Valuable reputations

"Reputation is an important corporate asset," said Boatright, in terms of satisfying not only investors, but also employees and the general public.

The first key to building a strong reputation, and furthermore a brand, is exposure. Bad Boy Worldwide Entertainment Group, for instance, has scored success in numerous markets -- including clothing, music and publishing -- thanks, in part, to the relentless promotional efforts of its founder, Sean "P. Diddy" Combs.

In two decades, beverage maker Red Bull has swelled to capture 70 percent of the energy drink market, with sales in 100 countries. Sporting the catchphrase "Red Bull gives you wings," the company, led by Austrian native Dietrich Mateschitz, employed sassy and sometimes nontraditional marketing to generate buzz. The company sponsored and gave away drink samples at extreme sports, Formula One racing and other events.

But history is rife with examples of once high-flying firms suddenly sullied by indictments or news stories profiling unethical actions.

"Executives say it takes 20 years to build a positive reputation, but you can destroy it in 30 seconds," said Boatright.

Leaders must also guard against their companies developing an insular culture that is disconnected from mainstream values, said Hooker. He cites Enron as an example of a company that created its own world that eventually spiraled out of control.

Boards of directors, shareholders and competitors place strains on executives that could bleed into a corporation's culture and spawn increased criminality, rather than increased profitability as intended, said Boatright.

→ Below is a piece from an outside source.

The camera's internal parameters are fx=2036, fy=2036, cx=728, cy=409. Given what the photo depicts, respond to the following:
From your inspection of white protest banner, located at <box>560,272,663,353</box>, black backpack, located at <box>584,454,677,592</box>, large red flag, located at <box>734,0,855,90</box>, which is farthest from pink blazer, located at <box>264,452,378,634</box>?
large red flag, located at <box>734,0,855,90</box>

"And an executive can make the situation worse by demanding ever more unrealistic performances," added Hooker. "The numbers game ... puts people under tremendous pressure, which exacerbates the problem."

Today's strong leaders respect the importance of a company's standing, as well as the need to instill and enforce ethics in the workplace, said Boatright. Building a positive reputation from the inside out, he added, requires fashioning a corporate culture that is consistent with the greater society's standards.

"You can tell your employees not to break the law, but that's not effective if they don't know the law," said Boatright. "It's better to say, sometime, just do the right thing."